Billionaire Elon Musk’s company Neuralink is conceiving implants to be able to communicate with machines by thought.
Neuralink’s first clinical trials with a small number of human patients would be aimed at treating paralysis or paraplegia, the company’s head surgeon Dr. Matthew MacDougall said.
The neurotechnology firm aims to develop implants that can treat neural disorders and that may one day be powerful enough to put humanity on a more even footing with possible future superintelligent computers.
Musk described Neuralink’s chip, which is roughly 23 millimeters (0.9 inch) in diameter, as “a Fitbit in your skull with tiny wires.”
Neuralink wants to first use the device with people who have severe spinal cord injury to help them talk, type and move using their brain waves.
The brain-chip startup had released footage on Friday appearing to show a monkey playing a simple videogame after getting implants of the new technology.
Neuralink works by recording and decoding electrical signals from the brain using more than 2,000 electrodes implanted in regions of the monkey’s motor cortex that coordinate hand and arm movements, the video’s voiceover said.
Musk has a history of bringing together diverse experts to develop technology previously limited to academic labs through companies such as Tesla Inc, SpaceX and Boring Co.

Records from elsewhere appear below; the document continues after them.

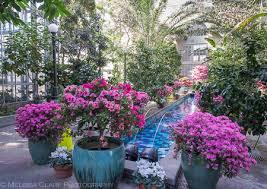 Botanic Gardens Dc Inside The Us Botanic Garden Garden Shoots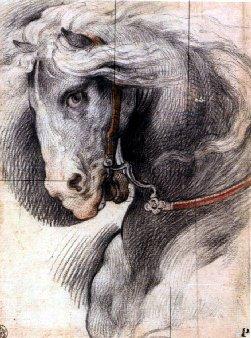 Carboncino e matita for Cavallo disegno a matita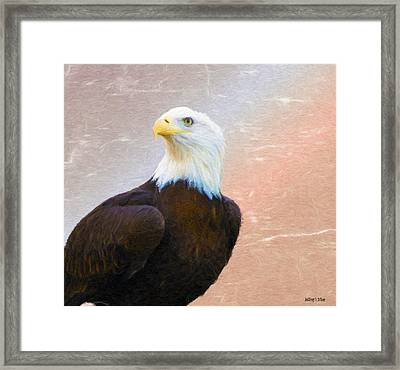 Freedom Flyer Framed Print by Jeff Kolker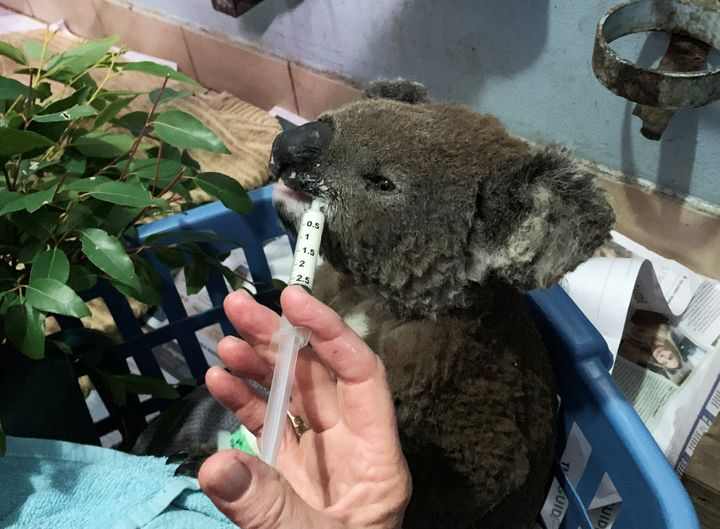 A burnt koala named Anwen, rescued from Lake Innes Nature Reserve, receives formula at the Port Macquarie Koala Hospital ICU in Port Macquarie.
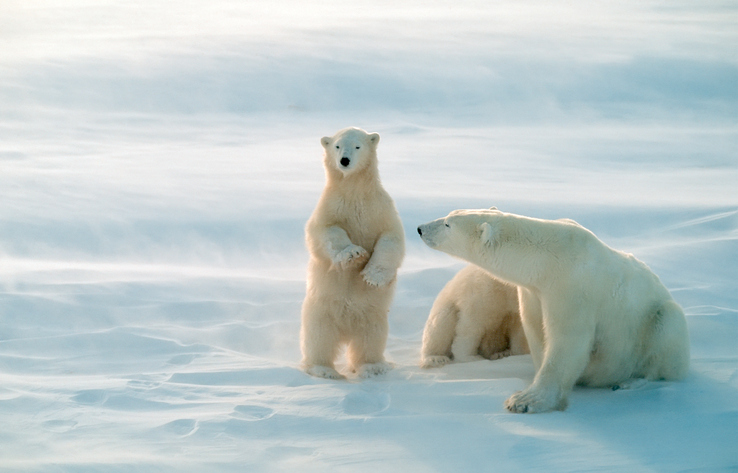 Polar bear cub standing to see further.Canadian Arctic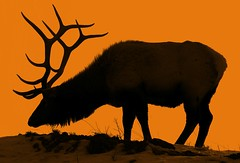 An Elk Evening (Jeff Clow) Tags: nature silhouette evening twilight bravo searchthebest dusk wildlife explore filter yellowstonenationalpark elk gettyimages blueribbonwinner jeffclow magicdonkey mywinners abigfave perfectangle artlibre anawesomeshot frhwofavs cjeffrclowandbevbclow theperfectphotographer frjrc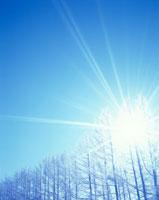 霧氷のカラマツ林と木もれ日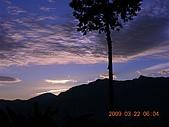 阿里山:DSCN4997.JPG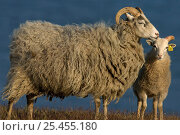 Купить «Gotland sheep mother + lamb, Stora Karls Island, Gotland, Sweden.», фото № 25455180, снято 19 января 2019 г. (c) Nature Picture Library / Фотобанк Лори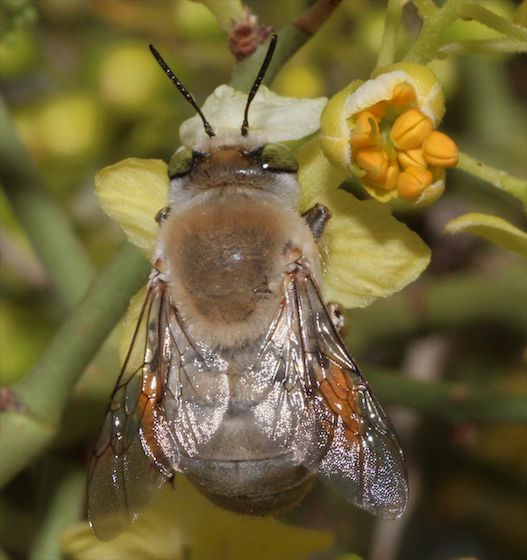 Bee in Palo Verde blossoms - Centris pallida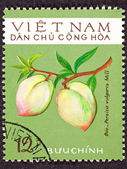 Vietnamese Post Stamp Peach Prunus Persica Branch — Stock Photo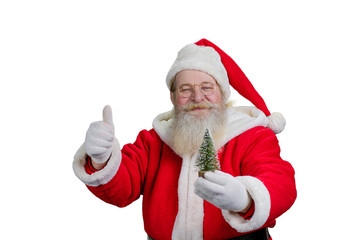 Gesturing Santa Claus on white background. Portrait of Santa Claus holding little decorative Christmas tree and giving thumb up, isolated on white background.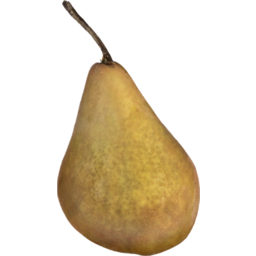Photo of Pears Beurre Bosc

Hooking a brain up directly to electronics is not new. Doctors implant electrodes in brains to deliver stimulation for treating such conditions as Parkinson’s disease, epilepsy and chronic pain. In experiments, implanted sensors have let paralyzed people use brain signals to operate computers and move robotic arms
But Musk’s proposal goes beyond this. Neuralink wants to build on those existing medical treatments as well as one day work on surgeries that could improve cognitive functioning.
Neuralink is not the only company working on artificial intelligence for the brain.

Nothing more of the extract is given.